STATED PROBLEM - Lines before the one containing "In terms of vertical position, which of" are excluded; print that line and every line after it through the end of the material below, exactly.

# RECORDS PROVIDED start

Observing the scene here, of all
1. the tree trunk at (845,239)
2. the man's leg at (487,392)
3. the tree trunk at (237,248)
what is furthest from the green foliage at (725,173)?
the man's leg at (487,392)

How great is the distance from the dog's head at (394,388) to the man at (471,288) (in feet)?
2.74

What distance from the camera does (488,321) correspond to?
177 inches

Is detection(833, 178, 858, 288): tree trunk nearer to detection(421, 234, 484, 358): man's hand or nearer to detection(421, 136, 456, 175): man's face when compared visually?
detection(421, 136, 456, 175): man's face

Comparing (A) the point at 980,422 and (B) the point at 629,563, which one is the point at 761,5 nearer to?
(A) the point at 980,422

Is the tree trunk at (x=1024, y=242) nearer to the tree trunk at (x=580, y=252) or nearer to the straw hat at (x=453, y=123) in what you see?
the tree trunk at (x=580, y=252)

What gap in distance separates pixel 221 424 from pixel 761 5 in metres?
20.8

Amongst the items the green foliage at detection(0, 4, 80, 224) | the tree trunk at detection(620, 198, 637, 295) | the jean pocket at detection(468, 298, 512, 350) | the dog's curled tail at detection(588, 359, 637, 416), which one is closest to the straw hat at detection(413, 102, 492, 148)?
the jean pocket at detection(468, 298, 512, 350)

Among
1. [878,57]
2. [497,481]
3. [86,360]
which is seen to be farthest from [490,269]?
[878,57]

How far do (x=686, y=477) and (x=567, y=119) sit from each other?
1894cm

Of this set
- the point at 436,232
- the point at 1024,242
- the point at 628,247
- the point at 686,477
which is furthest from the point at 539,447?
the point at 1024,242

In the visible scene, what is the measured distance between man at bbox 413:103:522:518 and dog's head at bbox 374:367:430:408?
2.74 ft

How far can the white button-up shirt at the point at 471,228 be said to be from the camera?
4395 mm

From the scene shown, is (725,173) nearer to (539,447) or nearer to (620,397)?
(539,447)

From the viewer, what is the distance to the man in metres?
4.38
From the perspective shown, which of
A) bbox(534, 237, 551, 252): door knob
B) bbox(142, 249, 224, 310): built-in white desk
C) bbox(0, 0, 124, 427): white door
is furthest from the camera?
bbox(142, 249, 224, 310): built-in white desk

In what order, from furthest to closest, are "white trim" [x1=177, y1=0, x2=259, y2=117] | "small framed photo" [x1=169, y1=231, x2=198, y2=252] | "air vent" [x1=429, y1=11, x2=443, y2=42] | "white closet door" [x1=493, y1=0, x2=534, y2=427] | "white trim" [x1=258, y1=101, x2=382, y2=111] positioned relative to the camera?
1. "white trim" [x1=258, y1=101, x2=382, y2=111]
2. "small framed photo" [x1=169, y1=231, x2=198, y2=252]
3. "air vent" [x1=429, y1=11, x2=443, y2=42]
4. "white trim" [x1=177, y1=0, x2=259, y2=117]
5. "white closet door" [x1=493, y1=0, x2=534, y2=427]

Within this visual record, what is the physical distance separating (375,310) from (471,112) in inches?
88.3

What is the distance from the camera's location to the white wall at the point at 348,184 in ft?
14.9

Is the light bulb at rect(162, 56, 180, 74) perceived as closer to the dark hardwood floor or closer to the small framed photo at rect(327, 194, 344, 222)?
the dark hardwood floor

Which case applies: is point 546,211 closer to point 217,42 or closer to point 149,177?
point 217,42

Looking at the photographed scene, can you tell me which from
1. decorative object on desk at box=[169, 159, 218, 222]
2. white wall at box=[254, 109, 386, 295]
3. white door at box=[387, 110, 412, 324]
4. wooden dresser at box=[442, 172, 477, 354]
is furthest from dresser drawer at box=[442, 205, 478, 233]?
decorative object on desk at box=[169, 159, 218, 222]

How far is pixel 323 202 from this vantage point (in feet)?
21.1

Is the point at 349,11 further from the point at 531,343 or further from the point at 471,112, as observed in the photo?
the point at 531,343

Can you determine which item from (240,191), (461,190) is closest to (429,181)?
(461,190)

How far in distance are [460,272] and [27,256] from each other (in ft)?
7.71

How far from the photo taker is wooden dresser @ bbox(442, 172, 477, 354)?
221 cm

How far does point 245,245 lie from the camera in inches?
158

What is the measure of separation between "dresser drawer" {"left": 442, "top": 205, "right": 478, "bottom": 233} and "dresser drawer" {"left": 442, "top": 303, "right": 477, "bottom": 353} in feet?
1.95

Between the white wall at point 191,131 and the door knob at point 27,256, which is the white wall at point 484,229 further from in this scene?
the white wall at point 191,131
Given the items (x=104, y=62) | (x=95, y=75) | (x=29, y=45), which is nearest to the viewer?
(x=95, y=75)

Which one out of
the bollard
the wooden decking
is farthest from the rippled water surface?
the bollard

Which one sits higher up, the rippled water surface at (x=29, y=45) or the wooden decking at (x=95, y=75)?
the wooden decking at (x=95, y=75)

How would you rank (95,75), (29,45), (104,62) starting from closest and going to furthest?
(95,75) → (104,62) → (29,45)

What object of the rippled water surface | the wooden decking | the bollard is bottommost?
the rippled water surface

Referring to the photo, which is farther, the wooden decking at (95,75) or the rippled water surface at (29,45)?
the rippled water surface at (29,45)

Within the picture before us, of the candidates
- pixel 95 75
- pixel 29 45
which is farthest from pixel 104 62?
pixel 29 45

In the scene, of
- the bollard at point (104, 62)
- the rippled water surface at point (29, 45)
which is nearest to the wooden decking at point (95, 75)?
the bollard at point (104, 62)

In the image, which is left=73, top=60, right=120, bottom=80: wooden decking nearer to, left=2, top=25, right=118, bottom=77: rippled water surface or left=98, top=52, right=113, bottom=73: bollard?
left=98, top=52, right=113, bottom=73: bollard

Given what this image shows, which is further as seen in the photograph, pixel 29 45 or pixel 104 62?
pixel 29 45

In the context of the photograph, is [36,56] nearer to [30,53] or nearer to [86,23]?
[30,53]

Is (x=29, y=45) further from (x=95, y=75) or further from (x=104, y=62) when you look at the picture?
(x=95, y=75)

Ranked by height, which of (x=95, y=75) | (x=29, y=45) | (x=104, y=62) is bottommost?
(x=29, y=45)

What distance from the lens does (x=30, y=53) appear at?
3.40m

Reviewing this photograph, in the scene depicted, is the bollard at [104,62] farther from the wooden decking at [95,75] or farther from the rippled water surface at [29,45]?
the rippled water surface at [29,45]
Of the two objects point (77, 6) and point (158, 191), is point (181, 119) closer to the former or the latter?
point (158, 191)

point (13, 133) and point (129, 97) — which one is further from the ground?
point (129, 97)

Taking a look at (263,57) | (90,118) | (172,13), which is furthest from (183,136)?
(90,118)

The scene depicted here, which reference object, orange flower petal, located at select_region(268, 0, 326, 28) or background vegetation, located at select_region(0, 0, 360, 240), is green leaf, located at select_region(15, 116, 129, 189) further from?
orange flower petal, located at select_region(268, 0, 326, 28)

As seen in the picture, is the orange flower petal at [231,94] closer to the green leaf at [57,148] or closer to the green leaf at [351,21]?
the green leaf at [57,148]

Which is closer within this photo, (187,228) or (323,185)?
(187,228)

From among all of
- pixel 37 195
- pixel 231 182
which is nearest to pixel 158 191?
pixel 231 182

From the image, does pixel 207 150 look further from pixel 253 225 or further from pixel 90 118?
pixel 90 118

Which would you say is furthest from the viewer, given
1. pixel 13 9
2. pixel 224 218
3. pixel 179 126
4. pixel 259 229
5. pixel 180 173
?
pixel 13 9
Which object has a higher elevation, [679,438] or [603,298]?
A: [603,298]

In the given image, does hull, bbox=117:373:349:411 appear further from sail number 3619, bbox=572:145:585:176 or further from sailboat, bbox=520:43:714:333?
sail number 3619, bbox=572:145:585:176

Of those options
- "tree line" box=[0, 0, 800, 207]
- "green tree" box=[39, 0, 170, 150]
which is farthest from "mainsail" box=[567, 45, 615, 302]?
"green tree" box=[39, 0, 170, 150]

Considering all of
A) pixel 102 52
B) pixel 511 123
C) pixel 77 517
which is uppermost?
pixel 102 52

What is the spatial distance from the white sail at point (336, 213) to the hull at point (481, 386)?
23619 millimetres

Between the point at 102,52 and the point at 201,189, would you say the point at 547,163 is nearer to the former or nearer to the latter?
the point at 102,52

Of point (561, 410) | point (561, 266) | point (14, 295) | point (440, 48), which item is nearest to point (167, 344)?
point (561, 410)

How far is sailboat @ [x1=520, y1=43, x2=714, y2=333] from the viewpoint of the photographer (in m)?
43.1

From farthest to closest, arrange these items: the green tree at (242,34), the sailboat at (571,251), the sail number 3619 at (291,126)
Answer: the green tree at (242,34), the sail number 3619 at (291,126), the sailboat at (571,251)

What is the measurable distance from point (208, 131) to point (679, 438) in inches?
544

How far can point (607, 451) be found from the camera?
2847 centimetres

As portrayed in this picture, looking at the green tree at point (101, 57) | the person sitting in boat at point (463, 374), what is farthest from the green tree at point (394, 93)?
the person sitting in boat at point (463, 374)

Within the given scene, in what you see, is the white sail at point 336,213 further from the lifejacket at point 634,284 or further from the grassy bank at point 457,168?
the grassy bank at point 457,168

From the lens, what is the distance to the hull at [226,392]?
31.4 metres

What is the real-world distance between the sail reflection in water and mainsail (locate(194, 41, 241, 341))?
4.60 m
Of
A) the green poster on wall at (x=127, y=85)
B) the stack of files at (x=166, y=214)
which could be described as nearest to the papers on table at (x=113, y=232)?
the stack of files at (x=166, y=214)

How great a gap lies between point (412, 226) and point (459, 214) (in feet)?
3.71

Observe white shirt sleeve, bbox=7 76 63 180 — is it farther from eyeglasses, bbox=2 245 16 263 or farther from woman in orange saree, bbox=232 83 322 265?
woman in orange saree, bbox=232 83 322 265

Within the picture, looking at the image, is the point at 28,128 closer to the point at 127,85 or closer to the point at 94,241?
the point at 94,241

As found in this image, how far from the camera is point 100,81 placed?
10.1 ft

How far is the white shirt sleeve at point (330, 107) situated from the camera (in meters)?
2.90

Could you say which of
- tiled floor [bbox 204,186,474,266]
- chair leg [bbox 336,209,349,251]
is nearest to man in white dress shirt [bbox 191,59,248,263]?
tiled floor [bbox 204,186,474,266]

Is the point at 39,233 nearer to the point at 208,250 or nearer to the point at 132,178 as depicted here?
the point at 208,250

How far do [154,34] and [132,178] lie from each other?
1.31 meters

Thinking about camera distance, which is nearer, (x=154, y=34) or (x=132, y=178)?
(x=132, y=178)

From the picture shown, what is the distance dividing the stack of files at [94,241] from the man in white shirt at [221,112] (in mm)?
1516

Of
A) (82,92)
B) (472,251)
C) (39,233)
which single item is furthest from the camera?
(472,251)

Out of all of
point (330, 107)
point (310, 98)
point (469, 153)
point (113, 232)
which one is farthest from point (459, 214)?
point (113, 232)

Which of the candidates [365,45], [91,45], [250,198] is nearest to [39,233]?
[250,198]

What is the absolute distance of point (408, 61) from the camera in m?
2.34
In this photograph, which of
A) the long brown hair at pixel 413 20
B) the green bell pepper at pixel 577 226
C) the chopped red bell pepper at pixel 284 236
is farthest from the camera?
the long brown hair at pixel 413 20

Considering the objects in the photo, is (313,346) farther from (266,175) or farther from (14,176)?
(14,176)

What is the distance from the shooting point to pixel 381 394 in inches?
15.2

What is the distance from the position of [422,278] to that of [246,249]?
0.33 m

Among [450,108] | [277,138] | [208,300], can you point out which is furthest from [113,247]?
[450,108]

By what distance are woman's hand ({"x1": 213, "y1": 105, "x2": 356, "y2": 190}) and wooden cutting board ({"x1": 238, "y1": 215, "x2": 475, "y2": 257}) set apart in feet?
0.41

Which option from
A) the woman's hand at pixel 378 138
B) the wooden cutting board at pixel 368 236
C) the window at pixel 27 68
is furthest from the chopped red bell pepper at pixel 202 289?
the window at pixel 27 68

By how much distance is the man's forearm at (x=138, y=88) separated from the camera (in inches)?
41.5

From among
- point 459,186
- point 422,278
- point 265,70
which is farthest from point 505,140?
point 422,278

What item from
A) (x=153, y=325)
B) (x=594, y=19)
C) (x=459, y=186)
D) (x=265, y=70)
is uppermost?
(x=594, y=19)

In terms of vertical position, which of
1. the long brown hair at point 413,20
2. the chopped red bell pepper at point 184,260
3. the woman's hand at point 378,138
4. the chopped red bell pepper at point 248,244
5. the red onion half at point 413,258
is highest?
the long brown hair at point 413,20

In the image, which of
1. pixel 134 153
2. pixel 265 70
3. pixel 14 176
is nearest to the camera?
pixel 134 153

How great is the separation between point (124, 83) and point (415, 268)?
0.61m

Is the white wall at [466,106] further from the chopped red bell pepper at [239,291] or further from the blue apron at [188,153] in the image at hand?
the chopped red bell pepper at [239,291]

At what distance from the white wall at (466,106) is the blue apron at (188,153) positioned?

# RECORDS PROVIDED end

RESPONSE FOR THIS EXERCISE -
In terms of vertical position, which of
1. the long brown hair at point 413,20
2. the chopped red bell pepper at point 184,260
3. the woman's hand at point 378,138
4. the chopped red bell pepper at point 248,244
5. the red onion half at point 413,258
is highest?
the long brown hair at point 413,20

In the image, which of
1. pixel 134 153
2. pixel 265 70
3. pixel 14 176
is nearest to the camera?
pixel 134 153

How great is the separation between point (124, 83) and point (415, 268)?
0.61m

Is the white wall at [466,106] further from the chopped red bell pepper at [239,291] or further from the blue apron at [188,153] in the image at hand?
the chopped red bell pepper at [239,291]

At what distance from the white wall at (466,106) is the blue apron at (188,153) positioned?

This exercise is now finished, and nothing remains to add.